▶ TEXT SEGMENT
::::

As @jodeaux pointed out, we could use an itch.io recommendation thread. There’s a lot of cool stuff on itch.io and sometimes it’s really hard to find! The site rules and you should probably buy stuff through it rather than Steam if you’re gonna buy games that are on both. There’s a ton of cool free stuff, too. The site does rule, but it tends to promote the same narrow band of (really good, typically) games and creators, so let’s share among ourselves some of the neatest stuff we’ve found. I’ll start in a sec.
EDIT: I would be ok if you wanna post stuff from GameJolt in here too.
Okay here’s an Amon26 thing:
It definitely seems less indulgently gloomy than their most known work; I still haven’t actually played it
I think people know about how great qrostar games are from a puzzle game thread, but seriously. I adore Hanano Puzzle 2.
Terry Cavanagh’s Naya’s Quest is a brief but really deep exploration of a neat mechanic.
one night, hot springs is an adorable visual novel about a somewhat awkward visit to a hot spring
Find the Pink Fish is a game where you find the pink fish
WilliU: The Big Getback is stylish as hell and feels so cool and fun to play. And it’s cute. (paid)
Queers in Love at the End of the World is my favorite anna anthropy game and my favorite Twine game. I wrote (a lot) about this one.

::::

▶ MATERIAL PROVIDED
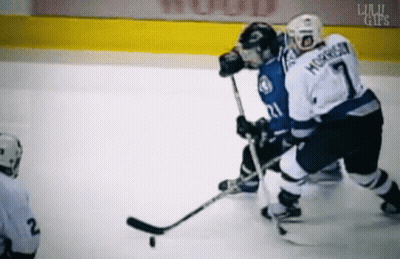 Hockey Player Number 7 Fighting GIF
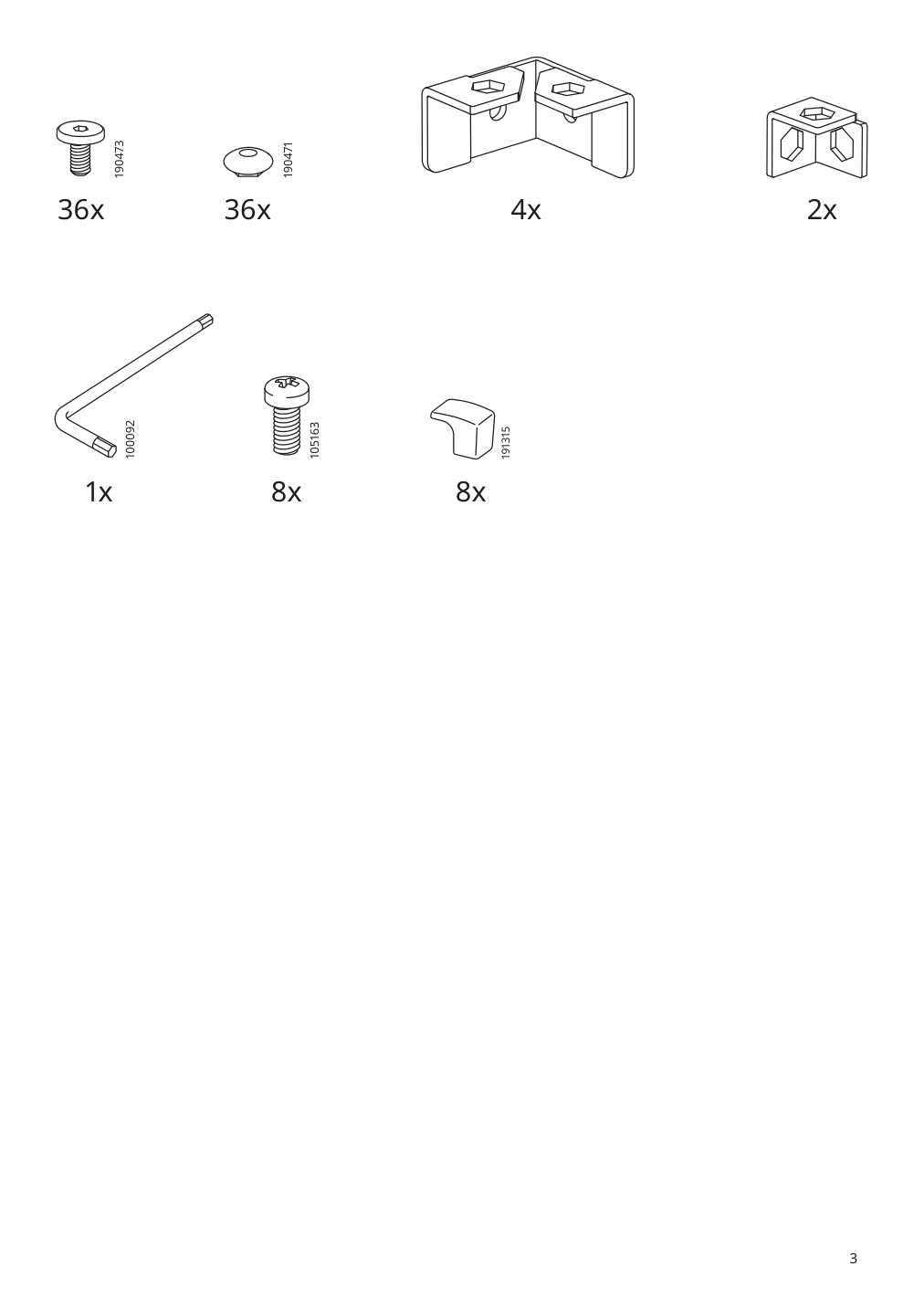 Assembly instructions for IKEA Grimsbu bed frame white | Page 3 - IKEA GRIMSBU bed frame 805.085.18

::::

▶ STUDY QUESTIONS
a. In the itch.io post, why does the writer suggest that people share their own finds in the thread?
b. According to the itch.io post, besides itch.io, which site is it fine to post games from?
The listing comes from a separate source.

▶ EXERCISE ANSWERS
a. The writer says itch.io tends to promote the same narrow band of games and creators, which are usually very good. So people should share the neatest things they have found themselves.

b. GameJolt.